Plus fort. Plus fort… Peut-être que si je frictionne assez fort, assez profond… Peut-être que ça va fondre, s’en aller… La pensée est folle, hystérique, mais je l’agrippe. Mes mouvements deviennent frénétiques, saccadés. Mon enveloppe crie. Mais le ventre est toujours là. Témoin implacable de ma faillite. De ma grossièreté.

Mais non. Rien…Rien n’y fait.

La vérité s’impose, brutale et glaciale. Je suis grosse. Pas ronde. Pas enrobée. Mais Grosse. Le mot explose dans mon crâne, un verdict sans appel. Dépitée, excédée contre moi-même, contre ce corps traître, je coupe l’eau.

Je sors de la douche, lasse, vidée, épuisée de toute énergie, et illusion. L’eau ruisselle encore sur mon derme rougi, strié de marques violacées, mais rien n’a changé. Rien ne s’est dissout.

La honte est toujours là, incrustée.

Un mouvement machinal. Je lève les yeux vers le miroir embué. Une seconde à peine.

Une seconde où le monde bascule.

Ce n’est pas un regard. C’est une étincelle qui met le feu aux poudres. Une exaltation malsaine, dévorante, s’empare de moi. Sans réfléchir, sans comprendre pourquoi, la main attrape les ciseaux posés près du lavabo. Une mèche bouclée, châtain douce trop douce, trop jolie pour cette horreur que je suis, est saisie. Les lames se referment. Clic. Elle tombe, silencieuse, molle, sur le carrelage froid.

Et c’est le déluge. Je coupe. Encore. Et encore. Avec une colère froide, méthodique, une rage concentrée qui ne vise qu’une cible, moi. Ce n’est plus des mèches, c’est une chevelure que je massacre. Une à une, les boucles tombent, dociles sous ma lame assassine.

Elles jonchent le sol, s’accrochent à mes épaules nues et moites, collent à ma nuque. Un champ de bataille de mon ancienne vanité. Des larmes chaudes, silencieuses, se mêlent à l’eau froide sur mes joues. Je ne pleure pas la perte. Je pleure la nécessité de cette destruction. Je cisaille, rageusement, aveuglément, comme pour décapiter le monstre que je vois dans la glace.

Un réflexe. Je lève les yeux vers le miroir. La condensation s’est dissipée. Le reflet qui me fixe n’est pas humain. C’est une chose mutilée. Un portrait hâve, aux yeux dévastés, surmonté d’une forêt massacrée, inégale.Une épave. Une loque. Mon Dieu ! Mais qu’ai-je donc fait ? Le souffle coupé, l’horreur me frappe de plein fouet. Ce n’était pas une libération. C’était un assassinat.

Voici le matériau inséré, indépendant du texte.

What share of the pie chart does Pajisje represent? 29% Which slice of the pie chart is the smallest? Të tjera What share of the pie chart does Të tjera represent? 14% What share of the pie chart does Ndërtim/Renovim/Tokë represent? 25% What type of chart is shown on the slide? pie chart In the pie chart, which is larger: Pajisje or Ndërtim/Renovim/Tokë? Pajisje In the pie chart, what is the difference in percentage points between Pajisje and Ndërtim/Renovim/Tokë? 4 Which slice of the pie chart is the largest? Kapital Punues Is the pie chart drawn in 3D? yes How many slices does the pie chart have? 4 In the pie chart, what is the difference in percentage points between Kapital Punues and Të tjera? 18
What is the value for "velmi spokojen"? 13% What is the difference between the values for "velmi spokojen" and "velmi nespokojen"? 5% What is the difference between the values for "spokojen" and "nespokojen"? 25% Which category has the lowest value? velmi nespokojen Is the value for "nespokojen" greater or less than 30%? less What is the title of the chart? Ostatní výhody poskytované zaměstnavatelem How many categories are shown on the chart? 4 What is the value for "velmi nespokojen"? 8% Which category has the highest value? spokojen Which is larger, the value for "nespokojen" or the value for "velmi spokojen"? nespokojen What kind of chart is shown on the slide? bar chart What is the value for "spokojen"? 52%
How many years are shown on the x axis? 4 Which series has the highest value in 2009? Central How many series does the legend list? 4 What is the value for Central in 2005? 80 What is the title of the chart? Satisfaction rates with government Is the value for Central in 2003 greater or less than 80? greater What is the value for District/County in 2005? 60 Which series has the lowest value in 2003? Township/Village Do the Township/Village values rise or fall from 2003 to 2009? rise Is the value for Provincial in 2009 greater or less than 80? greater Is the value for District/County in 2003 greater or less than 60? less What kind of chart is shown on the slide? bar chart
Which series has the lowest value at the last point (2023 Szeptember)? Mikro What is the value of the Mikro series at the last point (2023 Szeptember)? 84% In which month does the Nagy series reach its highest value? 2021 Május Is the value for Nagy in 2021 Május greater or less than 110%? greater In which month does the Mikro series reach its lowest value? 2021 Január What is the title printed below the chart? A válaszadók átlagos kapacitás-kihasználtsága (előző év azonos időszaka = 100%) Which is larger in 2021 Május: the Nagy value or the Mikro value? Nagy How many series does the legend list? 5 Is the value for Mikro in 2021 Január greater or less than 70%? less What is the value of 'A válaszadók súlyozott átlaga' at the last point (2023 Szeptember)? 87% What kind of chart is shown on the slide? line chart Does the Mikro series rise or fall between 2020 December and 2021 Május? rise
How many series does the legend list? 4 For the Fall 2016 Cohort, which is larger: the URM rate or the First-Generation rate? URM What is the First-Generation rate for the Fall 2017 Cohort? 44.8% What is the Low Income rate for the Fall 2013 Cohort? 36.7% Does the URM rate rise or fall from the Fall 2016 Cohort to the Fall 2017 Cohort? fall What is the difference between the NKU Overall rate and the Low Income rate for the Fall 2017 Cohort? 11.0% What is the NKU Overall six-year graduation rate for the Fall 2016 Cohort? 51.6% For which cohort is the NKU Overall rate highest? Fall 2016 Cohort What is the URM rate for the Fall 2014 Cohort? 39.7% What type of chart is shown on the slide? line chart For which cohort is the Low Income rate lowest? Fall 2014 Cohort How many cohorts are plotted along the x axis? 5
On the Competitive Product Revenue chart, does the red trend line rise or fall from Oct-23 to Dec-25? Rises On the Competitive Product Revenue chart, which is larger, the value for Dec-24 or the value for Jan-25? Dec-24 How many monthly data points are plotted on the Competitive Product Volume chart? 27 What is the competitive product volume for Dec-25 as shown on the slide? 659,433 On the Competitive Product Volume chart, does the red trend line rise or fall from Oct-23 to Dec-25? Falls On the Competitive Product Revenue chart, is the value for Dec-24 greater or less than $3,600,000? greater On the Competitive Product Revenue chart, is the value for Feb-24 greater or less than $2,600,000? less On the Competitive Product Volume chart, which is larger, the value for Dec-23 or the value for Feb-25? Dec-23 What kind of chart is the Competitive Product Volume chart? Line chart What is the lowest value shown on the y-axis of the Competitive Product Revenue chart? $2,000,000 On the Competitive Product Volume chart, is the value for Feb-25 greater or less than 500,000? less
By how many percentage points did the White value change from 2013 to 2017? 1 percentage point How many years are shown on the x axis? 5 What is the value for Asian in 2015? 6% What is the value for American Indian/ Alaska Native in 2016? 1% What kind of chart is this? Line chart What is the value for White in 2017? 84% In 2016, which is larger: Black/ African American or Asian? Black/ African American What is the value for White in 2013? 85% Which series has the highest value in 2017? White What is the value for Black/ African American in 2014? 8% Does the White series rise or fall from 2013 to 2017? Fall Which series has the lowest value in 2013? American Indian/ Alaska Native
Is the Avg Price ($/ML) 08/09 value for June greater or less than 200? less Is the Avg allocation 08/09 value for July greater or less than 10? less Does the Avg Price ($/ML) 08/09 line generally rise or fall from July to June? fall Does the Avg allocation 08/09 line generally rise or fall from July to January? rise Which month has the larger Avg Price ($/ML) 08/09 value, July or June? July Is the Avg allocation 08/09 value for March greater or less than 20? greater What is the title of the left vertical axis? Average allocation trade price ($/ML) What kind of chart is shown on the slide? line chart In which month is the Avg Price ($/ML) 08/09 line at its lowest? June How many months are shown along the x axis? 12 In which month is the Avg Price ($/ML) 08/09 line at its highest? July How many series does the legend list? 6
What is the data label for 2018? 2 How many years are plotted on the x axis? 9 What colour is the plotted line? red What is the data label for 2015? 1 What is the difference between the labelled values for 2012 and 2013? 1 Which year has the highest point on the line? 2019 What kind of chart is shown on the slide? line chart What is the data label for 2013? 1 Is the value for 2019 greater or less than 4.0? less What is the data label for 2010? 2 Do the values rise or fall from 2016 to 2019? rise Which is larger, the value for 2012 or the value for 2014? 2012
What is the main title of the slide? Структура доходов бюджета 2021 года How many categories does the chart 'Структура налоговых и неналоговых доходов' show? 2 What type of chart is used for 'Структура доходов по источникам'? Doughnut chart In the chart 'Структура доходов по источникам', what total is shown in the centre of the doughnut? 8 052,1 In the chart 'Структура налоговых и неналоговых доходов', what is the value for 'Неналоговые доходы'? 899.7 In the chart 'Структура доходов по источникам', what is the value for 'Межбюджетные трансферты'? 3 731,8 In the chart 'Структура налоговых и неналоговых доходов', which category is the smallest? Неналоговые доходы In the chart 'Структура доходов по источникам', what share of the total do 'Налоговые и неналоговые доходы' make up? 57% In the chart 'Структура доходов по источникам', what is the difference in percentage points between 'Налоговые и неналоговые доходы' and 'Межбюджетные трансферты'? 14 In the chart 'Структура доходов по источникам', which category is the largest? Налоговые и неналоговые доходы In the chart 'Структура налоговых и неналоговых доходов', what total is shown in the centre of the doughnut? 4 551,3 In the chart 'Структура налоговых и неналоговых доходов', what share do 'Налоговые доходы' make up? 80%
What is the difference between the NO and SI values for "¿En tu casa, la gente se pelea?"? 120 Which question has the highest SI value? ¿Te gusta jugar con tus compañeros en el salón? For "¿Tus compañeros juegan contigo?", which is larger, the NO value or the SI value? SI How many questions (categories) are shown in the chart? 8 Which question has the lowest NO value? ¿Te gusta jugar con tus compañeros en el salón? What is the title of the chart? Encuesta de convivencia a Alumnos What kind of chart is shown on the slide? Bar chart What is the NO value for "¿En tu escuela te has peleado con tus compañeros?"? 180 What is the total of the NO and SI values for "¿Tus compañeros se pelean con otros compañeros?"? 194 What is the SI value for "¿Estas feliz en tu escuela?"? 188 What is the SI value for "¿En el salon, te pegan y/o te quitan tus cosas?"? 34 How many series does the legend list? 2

Le corps refuse de me porter. Je m’accoude au lavabo, le froid de la céramique me transperce. Le crâne entre les mains, les doigts enfoncés dans ce qui reste de cheveux, ces stigmates, un torrent larmes incontrôlable m’engloutit Je m’écroule, mes genoux heurtent le carrelage. Je me recroqueville, serrant mes tibias contre ma poitrine mon front pressé sur mes genoux.

Le monde n’existe plus. Il n’y a que cette douleur sourde, immense, ce gouffre de honte et d’effroi. Je tangue d’avant en arrière, berçant ma propre détresse, perdue dans les ténèbres.

Puis, une sensation. Râpeuse. Humide. Chaude. Une langue. Lente, insistante. Sur ma joue salée. J’ouvre les yeux, gonflés, brûlants. Douch’ est là, dressée devant moi, son museau frémissant près de mon visage. Son regard orangé, habituellement si impassible, est plein d’une inquiétude silencieuse. Un ronronnement profond, bourdonnant, émane de sa poitrine. Une tentative de réconfort dans l’inconfortable.

Machinalement, je me relève, les jambes flageolantes. Sortant de cette salle de bain devenue salle de torture, je passe devant mon ordinateur. L’écran est allumé. Un message clignote, lumineux, un timing parfait. .

François : Mon cœur, tu vois, je t’avais dit que tout finirait par s’arranger. Ne t’inquiète pas, j’ai trouvé la solution, Tu n’as plus à te faire de souci.

Tu as bien de la chance !... Et pars me coucher.